++++ Reading text

Do you believe in TCM? I had 2 miscarriages prior to my #1. My friend recommended me to the TCM at Marine parade and after 2 months, i conceived my son and gave birth in 2008. I did not see him for this second child , conceived naturally but only to lose her at 38wks.

Hi Ling,
Did you ask your gynae about trying for your second baby?

I will only have the autopsy result and my blood test result after my gynae visit at end of the month. Will update you. Do you mind to pm me your email?
 
Enjel, Ling & Shiseru,
be strong pls, same time encourage and console myself..

last week, i heard my angmo colleague that sitting in front of me, asking around to suggest name for his expecting bb due in sep10, my tears immediately rolling down...
 
Hi Ethan_mum,

You be strong too!

Nobody really understand how we feel. Sorry to ask but what is the reason for your lost? Did the gynae discuss with you what is the plan for the next baby?
After i delivered my baby, my gynae told me for my next pregnancy, I must deliver my baby before the 38 week.
 
Hi Enjel,
my cervix dilate and water came out then ruptured. My gyane said i might have incompentence cervix. in normal cases, incompentence cervix will attack during second trimester. so, In future pregnancies, i need stitch up my cervix when approaching 11-12wks... sigh..
 
Enjel,
gyane said i can try after one new cycle after the MC. conceiving is not easy, we spent 10months to conceive with opk for detecting the ovulation.
 
Enjel and Ling

I lost him at 34 weeks too. I did not even realise he was not moving as I confused them with the contractions. His elbows/knees were popping up my tummy so I thought he was just moving less. I was swollen and put on 4KG that week so I went to see the gynae before my appointment. We don't know the reason and we didn't want to send him for autopsy.

I delivered him naturally and menses came back in a month or two. The gynae gave the green light and encouraged us to consider conceiving again soon.

Ling: It's better to ask your gynae for advice when to conceive again as yours is c-section.

We conceived Baby D within 4 months and went through c-section at Week 37. We also did trace for his heartbeat (something like ECG) every alternate week from Week 30 onwards. According to the gynae, sometimes the heartbeat is there but we can only see any possible problem from the trace. Actually there was nothing we can do, it's more of letting us feel more assured for our case.

++++++++
++++ Data shown

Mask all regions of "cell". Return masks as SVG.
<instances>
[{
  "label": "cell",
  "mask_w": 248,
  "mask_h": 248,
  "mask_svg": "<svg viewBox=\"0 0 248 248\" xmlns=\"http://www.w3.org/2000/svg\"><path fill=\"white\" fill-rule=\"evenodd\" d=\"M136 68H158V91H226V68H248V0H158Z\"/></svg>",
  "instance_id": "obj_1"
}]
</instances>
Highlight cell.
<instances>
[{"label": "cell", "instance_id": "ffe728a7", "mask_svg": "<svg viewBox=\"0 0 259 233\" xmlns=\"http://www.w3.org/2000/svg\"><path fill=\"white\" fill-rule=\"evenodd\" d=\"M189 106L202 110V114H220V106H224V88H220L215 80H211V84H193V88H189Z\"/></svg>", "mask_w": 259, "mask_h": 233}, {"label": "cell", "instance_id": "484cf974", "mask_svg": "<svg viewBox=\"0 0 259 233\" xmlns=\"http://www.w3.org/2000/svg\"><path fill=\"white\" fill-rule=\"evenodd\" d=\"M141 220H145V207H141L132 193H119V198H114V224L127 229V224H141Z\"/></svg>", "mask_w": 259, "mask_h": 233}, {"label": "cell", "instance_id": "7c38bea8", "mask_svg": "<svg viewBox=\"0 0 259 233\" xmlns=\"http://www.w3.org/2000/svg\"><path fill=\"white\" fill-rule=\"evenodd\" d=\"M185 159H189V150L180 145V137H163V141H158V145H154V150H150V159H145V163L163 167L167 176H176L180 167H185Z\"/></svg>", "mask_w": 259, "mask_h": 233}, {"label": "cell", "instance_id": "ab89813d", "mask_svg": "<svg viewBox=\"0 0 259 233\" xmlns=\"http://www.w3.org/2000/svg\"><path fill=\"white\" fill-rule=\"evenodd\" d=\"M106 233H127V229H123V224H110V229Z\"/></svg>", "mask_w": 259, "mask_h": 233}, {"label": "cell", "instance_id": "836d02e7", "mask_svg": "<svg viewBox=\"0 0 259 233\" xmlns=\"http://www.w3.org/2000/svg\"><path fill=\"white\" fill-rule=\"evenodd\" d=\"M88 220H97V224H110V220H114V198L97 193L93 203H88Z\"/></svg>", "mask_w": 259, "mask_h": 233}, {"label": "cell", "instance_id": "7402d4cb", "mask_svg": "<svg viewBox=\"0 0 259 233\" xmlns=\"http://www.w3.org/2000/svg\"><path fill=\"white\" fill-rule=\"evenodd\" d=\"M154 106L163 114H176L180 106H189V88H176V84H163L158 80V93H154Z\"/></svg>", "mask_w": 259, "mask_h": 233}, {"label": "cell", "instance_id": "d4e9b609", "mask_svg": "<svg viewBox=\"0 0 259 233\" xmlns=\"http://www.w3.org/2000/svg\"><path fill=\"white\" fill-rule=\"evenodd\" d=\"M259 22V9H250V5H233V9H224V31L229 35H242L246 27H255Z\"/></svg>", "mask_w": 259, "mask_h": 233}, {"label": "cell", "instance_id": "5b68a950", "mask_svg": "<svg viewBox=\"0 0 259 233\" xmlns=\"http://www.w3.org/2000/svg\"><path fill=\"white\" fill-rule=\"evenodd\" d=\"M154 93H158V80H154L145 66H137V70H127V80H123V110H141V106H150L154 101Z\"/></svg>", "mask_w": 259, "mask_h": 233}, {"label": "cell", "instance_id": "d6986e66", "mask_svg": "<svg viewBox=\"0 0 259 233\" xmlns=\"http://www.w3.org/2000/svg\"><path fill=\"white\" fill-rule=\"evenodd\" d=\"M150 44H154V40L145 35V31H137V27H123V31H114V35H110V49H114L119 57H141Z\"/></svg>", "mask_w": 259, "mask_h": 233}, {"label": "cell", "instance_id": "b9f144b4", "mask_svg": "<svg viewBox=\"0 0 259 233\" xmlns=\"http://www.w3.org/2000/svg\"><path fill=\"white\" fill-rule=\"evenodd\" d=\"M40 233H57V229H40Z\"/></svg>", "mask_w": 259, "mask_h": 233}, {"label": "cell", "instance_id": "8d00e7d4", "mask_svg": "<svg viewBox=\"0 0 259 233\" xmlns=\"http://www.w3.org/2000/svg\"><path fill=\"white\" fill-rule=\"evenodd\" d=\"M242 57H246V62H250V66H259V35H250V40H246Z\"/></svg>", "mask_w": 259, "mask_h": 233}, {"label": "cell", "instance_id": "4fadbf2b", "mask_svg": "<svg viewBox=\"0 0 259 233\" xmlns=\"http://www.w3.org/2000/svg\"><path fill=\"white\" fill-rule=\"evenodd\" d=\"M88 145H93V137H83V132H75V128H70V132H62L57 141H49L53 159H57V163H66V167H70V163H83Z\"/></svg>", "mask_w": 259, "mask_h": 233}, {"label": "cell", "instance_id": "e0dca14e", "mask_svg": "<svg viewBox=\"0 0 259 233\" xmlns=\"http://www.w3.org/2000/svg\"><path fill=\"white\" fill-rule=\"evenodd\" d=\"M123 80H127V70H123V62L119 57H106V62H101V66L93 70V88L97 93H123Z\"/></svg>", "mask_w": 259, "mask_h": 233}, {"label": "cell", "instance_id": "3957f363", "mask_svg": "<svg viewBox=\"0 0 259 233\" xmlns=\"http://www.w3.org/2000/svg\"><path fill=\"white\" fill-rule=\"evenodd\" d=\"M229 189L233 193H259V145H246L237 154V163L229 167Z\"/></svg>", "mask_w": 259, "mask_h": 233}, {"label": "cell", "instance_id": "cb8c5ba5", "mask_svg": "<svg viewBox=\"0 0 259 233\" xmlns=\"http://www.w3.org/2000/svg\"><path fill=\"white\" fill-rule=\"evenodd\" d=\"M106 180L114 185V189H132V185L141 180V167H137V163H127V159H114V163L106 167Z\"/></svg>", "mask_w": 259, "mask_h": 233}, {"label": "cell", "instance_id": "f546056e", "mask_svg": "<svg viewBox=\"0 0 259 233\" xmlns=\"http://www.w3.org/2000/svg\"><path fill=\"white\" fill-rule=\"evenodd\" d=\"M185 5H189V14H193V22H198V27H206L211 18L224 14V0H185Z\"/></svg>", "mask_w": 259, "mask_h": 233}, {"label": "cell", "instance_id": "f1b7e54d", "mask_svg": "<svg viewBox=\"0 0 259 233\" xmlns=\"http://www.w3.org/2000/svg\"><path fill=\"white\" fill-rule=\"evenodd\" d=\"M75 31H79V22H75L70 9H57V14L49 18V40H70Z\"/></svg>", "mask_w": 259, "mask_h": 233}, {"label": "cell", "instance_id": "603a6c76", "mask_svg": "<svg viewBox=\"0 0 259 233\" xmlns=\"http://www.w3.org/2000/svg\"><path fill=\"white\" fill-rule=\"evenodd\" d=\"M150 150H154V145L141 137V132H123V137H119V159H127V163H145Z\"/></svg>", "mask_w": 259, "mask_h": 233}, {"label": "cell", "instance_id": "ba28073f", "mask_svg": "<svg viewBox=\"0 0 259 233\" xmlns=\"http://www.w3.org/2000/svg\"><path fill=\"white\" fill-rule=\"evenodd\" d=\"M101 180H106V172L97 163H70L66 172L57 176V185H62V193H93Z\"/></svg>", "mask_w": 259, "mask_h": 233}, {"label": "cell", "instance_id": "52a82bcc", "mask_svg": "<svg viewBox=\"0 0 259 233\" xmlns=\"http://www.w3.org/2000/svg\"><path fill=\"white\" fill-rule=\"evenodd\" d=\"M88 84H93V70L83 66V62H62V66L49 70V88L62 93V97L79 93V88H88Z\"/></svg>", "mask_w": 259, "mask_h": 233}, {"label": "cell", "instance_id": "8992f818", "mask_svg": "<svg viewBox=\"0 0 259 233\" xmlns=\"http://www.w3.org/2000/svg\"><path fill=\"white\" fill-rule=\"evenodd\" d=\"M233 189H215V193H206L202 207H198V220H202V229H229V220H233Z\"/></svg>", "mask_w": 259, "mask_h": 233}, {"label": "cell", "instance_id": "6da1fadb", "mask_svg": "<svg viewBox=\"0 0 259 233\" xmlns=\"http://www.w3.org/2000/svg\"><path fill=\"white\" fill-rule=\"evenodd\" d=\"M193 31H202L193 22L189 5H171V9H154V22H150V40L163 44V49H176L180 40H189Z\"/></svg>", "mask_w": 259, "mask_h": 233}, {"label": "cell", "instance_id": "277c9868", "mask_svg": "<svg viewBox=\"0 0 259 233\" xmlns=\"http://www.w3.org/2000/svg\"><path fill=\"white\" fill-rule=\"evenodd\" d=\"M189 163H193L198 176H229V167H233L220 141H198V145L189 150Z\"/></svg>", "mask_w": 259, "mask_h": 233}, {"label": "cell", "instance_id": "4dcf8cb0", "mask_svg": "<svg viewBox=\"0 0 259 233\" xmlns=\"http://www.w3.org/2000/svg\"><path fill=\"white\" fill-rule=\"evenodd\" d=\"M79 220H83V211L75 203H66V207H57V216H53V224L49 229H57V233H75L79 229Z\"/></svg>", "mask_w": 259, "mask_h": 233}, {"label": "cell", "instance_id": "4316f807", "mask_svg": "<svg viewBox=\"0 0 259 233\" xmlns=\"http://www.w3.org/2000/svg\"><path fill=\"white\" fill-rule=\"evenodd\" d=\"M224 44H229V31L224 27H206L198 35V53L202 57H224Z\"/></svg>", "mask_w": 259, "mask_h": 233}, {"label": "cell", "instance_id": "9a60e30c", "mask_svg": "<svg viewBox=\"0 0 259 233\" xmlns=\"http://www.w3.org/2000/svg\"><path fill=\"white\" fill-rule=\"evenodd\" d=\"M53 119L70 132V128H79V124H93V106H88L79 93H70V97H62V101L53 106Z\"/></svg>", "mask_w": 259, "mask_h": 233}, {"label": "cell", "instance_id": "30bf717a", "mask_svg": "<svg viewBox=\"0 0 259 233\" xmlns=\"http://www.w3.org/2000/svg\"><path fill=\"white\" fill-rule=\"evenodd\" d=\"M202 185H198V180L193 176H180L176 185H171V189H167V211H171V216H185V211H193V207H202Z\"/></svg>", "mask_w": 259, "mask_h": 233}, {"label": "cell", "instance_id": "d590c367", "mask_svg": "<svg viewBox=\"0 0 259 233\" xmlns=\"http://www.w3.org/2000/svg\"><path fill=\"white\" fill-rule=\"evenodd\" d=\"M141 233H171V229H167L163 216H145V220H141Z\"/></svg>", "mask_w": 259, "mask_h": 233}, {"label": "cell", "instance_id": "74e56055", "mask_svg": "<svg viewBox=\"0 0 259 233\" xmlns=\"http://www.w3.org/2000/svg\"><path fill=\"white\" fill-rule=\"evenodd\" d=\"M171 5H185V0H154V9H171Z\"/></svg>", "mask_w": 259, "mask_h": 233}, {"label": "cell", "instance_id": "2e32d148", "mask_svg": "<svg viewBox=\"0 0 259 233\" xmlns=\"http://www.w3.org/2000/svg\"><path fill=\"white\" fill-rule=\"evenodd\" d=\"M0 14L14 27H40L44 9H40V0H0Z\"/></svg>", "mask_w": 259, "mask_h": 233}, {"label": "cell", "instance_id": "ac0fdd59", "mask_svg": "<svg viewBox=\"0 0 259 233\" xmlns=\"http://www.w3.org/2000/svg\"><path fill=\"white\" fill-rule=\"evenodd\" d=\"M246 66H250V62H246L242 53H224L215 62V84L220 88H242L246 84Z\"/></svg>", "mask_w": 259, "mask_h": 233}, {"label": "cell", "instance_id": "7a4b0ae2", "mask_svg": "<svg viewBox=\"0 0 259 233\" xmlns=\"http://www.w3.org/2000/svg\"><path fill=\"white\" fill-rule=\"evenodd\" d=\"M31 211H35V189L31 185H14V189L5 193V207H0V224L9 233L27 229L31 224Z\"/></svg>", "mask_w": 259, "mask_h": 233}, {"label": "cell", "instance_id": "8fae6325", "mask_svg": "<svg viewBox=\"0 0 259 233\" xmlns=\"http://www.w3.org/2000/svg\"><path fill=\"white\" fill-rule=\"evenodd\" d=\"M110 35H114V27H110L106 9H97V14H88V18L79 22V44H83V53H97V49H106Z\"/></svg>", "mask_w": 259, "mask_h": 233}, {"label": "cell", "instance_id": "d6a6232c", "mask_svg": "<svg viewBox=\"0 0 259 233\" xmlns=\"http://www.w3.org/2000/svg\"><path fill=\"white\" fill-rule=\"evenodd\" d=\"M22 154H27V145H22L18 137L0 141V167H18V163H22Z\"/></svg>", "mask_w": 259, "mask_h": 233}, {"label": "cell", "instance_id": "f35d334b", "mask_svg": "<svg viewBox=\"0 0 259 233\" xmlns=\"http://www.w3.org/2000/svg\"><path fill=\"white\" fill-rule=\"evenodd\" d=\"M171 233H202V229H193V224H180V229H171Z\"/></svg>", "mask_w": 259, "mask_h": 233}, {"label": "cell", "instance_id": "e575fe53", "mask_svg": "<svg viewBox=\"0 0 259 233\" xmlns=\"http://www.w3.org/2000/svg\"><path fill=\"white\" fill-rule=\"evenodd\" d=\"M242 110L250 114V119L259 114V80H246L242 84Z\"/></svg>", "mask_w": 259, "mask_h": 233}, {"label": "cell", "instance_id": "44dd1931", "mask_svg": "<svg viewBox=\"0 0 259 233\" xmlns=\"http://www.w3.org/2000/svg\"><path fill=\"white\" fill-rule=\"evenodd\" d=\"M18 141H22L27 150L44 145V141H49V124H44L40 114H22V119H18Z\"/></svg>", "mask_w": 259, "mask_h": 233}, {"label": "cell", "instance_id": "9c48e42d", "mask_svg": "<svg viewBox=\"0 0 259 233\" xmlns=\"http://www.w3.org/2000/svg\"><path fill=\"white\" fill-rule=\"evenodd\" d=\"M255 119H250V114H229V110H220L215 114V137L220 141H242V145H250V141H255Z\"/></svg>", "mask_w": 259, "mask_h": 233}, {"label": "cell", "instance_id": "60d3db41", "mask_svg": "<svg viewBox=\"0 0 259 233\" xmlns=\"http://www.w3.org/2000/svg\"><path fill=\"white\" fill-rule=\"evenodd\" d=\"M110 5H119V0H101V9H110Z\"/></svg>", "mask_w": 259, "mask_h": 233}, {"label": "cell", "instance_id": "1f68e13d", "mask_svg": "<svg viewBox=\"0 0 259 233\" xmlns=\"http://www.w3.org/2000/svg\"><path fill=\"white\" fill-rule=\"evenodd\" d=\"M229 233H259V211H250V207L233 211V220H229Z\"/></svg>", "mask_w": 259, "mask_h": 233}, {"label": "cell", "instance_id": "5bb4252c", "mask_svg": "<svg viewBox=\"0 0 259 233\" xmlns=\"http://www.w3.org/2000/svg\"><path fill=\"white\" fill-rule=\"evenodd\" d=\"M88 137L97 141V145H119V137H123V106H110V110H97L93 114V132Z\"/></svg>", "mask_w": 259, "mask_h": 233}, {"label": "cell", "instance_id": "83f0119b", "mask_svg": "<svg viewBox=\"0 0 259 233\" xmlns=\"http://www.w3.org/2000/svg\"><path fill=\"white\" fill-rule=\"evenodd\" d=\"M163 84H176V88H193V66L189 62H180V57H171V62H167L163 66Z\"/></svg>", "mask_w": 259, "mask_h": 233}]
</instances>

++++++++

▶ [Activity 1]:
Reproduce the part of the forum thread on pregnancy loss that starts at "I will only" and ends after "the next baby?", word for word.
▶ [Activity 2]:
Pick up the forum thread on pregnancy loss after its last sentence and continue it.

▶ [Response box 1]:
I will only have the autopsy result and my blood test result after my gynae visit at end of the month. Will update you. Do you mind to pm me your email?
 
Enjel, Ling & Shiseru,
be strong pls, same time encourage and console myself..

last week, i heard my angmo colleague that sitting in front of me, asking around to suggest name for his expecting bb due in sep10, my tears immediately rolling down...
 
Hi Ethan_mum,

You be strong too!

Nobody really understand how we feel. Sorry to ask but what is the reason for your lost? Did the gynae discuss with you what is the plan for the next baby?

▶ [Response box 2]:
All brave ladies here! I did not even have the courage to see him before sending to the undertaker and we scattered his ashes into the sea, which I did not attend too. I know I will not be able to let him go. Till now, I still think of him even when Baby D is in my arms. The fear will never go away for my next pregnancies.

I asked my managers to inform the colleagues so that they will not ask me after my maternity leave. Many of them didn't know how to face me too when I returned but one big jerk (very kaypo one so I don't think he was not informed) still asked how's my baby and I broke into tears. I became quite anti-social after returning to the office.

I am sure you guys are more courageous than me. Stay strong and do not forget about your husband. He lost his child too while all attention will be on the mother rather than him.

Good luck to all!!!
 
Hi lucky3,

Baby D must have given you heaps of happiness now! You are so brave to go through the tough 37 weeks on your 3rd child.
Did you change your gynae on the 3rd pregnancy? I am contemplating whether to change my gynae. Is the C-sect planned at week 37 at the start of the pregnancy?

Is your manager fine with you going for maternity leave again within such a short time? I have my concern if i am trying for another baby and going for maternity leave again next year, how will my manager react.
 
Hi Enjel,

I asked my gynae whether the same thing will happened to my future pregnancy and when can I try to have the next baby. He told me that this is a stand-alone case and should not affect future pregancy. As mine is c-section, it would be good to try after 6 months.

I would very much like to have a baby but I'm still worried same thing might happened even after hearing what the gynae said.

I have the same concern as you... Will my maternity leaves affect my boss and colleague if I were to have a baby next year? They had been very supportive during my pregnancy, and visited me very often after knowing my case.

Hi lucky3,

I only got to see my baby jorelle for 5 minutes before my hubby asked the nurse to bring her away, as he was worried that I'm not able to take it. Undertaker was sent the next day and scattered her ash into the sea. I did not attend as well as I was still confined to the bed after c-section.

Though she is gone, she will always be in hubby's and my heart....
 
i lost my boy @ 23 weeks in jan 2010 as well. I suddenly had contraction and started to bleed. went to the a&e immediately and by that time i was already 7 - 8 cm dilated. they tried to stop the contractions by giving me pills, but it didn't work. my boy's heartbeat was still going strong when i delivered. i was devastated and didn't bear to look at my boy after i delivered. my boy went to heaven 5 mins after. i regretted not carrying my boy for the last time. now i can only visit him at his niche. =(

the doc diganosed me as having an incompetent cervix as well. although he said i can try again soon, i'm very worried that the same thing will happen again. guess i've to wait for my confidence to build up b4 trying
 
Mama_J,
we experience the same thing, my gynae also said i might having incompetence cervix. so for future pregnancies, i need to do cervical cerclage at abt 12wks to stitch up the cervix. if all goes well, cerclage will be removed at abt 37weeks.

having same worries as u, hope it would not happen again... the feeling is terrible.
 
It was most devastated to deliver a live baby and to see him/her pass on. Hug Hug Mama_J and Ethan_mum.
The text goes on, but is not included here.